> [Exercise] Copy the data below exactly, omitting any picture it contains.

> [Data section]
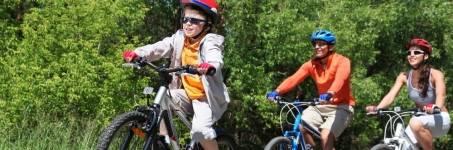 Familie mountainbiken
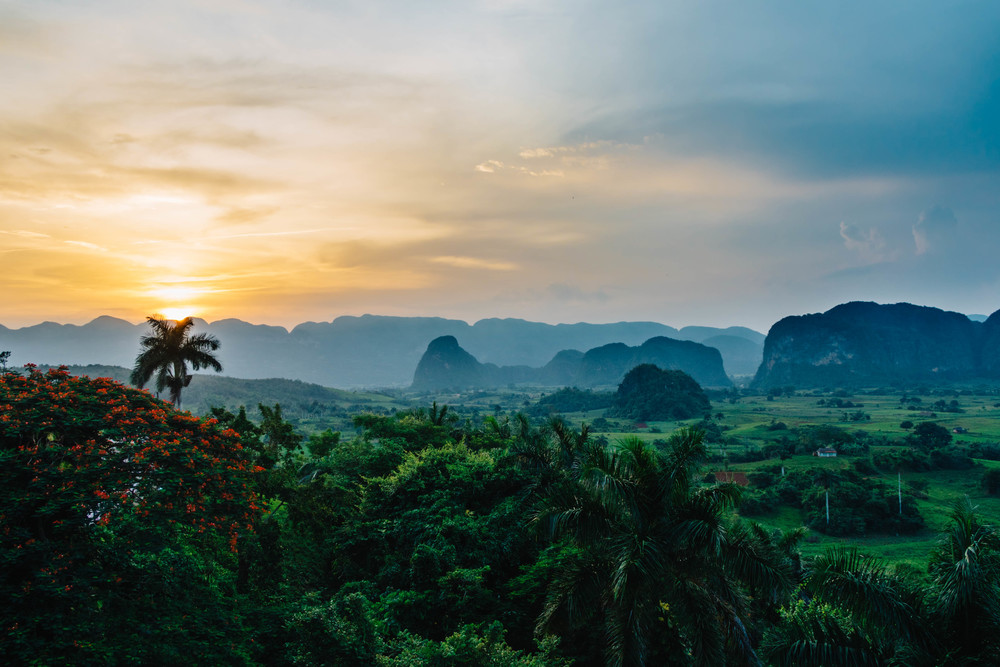 Viñales_Valley_Sunset_1.jpg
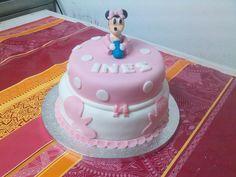 Tarta infantil bautizo Minnie bebe en rosa y blanco.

> [Output of the exercise]
 Familie mountainbiken
 Viñales_Valley_Sunset_1.jpg
 Tarta infantil bautizo Minnie bebe en rosa y blanco.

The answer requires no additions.